◆ **Text**:

◇ ◇ ◇ ◇ ◇

You should get the update automatically, but if you want to stay on top of things head to Settings > Update & security > Windows Update. After you the updates are downloaded, a restart is required to finish the update process. Or, you can download the standalone package and manually install it.

Restart Required Windows 10 Cumulative Update

After the update hit the Windows key and type: winver and you will see your build number has been bumped up to 16299.98.

winver build 16299_98

After installing the today’s update let us know how your PC is running. If you’re having any problems, check out our Windows 10 Forums for additional troubleshooting advice.



  1. Wayne

    November 30, 2017 at 1:15 pm

    The download and configuration went fine; thought it had fully installed until I got a “failure to install” message with error 0x80070643.

    • Dirgster

      December 1, 2017 at 3:16 pm

      I also got the failure message with error 0x80070643. I called Microsoft. One of the technicians took control of my Windows 10 Professional machine, checked for installed updates and found that KB 4051963 IS actually installed (found under “Installed updates”) and that I am up to build number 16299.98. When checking for more updates, I’m prompted that updates are up to date. Microsoft will call me about an explanation tomorrow after an advanced technician has looked into why the update installed but is listed as “failed to install” under Update History.

    • Dirgster

      December 2, 2017 at 6:12 pm

      Microsoft called me back today and assured me that as long as update KB4051963 is listed as installed under temporary update files, I will be updated. The temporary update files can be found as follows: C:\Windows\SoftwareDistribution\Download. (Make sure “Hidden” items” is checked under View in Explorer). In my case, the update is listed as installed in spite of it showing as “failed” in Update History.

      • Aly

        December 3, 2017 at 2:23 am

        What we expects to find in this download folder? the standalone downloaded file so we can use again?

◇ ◇ ◇ ◇ ◇

◆ **Assigned task**: Quote the Windows 10 update text, everything from "I also got the" down to "under Update History.". Rely only on the Windows 10 update text.

◆ **Supplied records**:
◇ ◇ ◇ ◇ ◇

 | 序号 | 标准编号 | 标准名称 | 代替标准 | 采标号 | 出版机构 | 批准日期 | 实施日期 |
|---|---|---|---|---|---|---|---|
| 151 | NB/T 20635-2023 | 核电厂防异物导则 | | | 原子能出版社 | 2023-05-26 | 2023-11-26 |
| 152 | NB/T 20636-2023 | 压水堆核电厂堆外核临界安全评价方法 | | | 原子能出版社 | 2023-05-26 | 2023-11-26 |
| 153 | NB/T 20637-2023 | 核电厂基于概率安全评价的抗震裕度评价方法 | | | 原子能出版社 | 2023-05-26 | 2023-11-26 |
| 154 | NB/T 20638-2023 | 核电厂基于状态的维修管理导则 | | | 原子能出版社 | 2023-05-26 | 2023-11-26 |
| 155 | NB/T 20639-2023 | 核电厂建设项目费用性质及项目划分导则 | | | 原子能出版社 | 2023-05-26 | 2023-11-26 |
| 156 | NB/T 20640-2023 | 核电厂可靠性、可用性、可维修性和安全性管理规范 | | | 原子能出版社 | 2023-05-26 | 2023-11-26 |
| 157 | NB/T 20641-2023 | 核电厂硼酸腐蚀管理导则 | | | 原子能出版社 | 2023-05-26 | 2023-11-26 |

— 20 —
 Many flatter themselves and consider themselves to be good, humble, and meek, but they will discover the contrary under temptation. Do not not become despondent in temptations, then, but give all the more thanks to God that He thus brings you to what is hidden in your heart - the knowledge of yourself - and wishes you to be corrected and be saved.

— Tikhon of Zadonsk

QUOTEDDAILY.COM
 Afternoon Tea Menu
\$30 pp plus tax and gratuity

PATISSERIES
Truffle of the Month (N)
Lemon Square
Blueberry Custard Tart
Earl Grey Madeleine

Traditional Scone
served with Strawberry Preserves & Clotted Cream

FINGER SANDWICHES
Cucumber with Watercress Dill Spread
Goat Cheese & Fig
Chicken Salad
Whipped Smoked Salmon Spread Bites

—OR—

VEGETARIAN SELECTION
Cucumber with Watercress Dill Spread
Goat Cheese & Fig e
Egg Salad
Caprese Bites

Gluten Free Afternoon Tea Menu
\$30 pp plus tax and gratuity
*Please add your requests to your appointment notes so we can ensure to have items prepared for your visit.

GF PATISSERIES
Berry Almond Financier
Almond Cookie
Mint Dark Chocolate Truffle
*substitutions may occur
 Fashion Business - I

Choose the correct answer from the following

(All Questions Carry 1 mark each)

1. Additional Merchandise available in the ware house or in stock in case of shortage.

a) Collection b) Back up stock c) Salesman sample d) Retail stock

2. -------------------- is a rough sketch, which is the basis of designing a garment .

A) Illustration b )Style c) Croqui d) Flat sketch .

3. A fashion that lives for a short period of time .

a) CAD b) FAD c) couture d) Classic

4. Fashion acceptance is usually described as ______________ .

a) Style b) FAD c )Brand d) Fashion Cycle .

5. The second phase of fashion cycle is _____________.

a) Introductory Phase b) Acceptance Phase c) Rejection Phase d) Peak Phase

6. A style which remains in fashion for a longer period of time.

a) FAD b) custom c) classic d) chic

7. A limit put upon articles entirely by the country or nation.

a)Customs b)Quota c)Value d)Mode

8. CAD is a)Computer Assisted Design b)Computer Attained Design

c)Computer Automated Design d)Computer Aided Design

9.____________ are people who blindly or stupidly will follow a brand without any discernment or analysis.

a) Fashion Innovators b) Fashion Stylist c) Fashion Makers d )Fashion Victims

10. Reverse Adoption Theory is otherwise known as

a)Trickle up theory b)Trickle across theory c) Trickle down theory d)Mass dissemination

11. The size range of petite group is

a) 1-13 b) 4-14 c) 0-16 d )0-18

◇ ◇ ◇ ◇ ◇

◆ **Output of the task**:
I also got the failure message with error 0x80070643. I called Microsoft. One of the technicians took control of my Windows 10 Professional machine, checked for installed updates and found that KB 4051963 IS actually installed (found under “Installed updates”) and that I am up to build number 16299.98. When checking for more updates, I’m prompted that updates are up to date. Microsoft will call me about an explanation tomorrow after an advanced technician has looked into why the update installed but is listed as “failed to install” under Update History.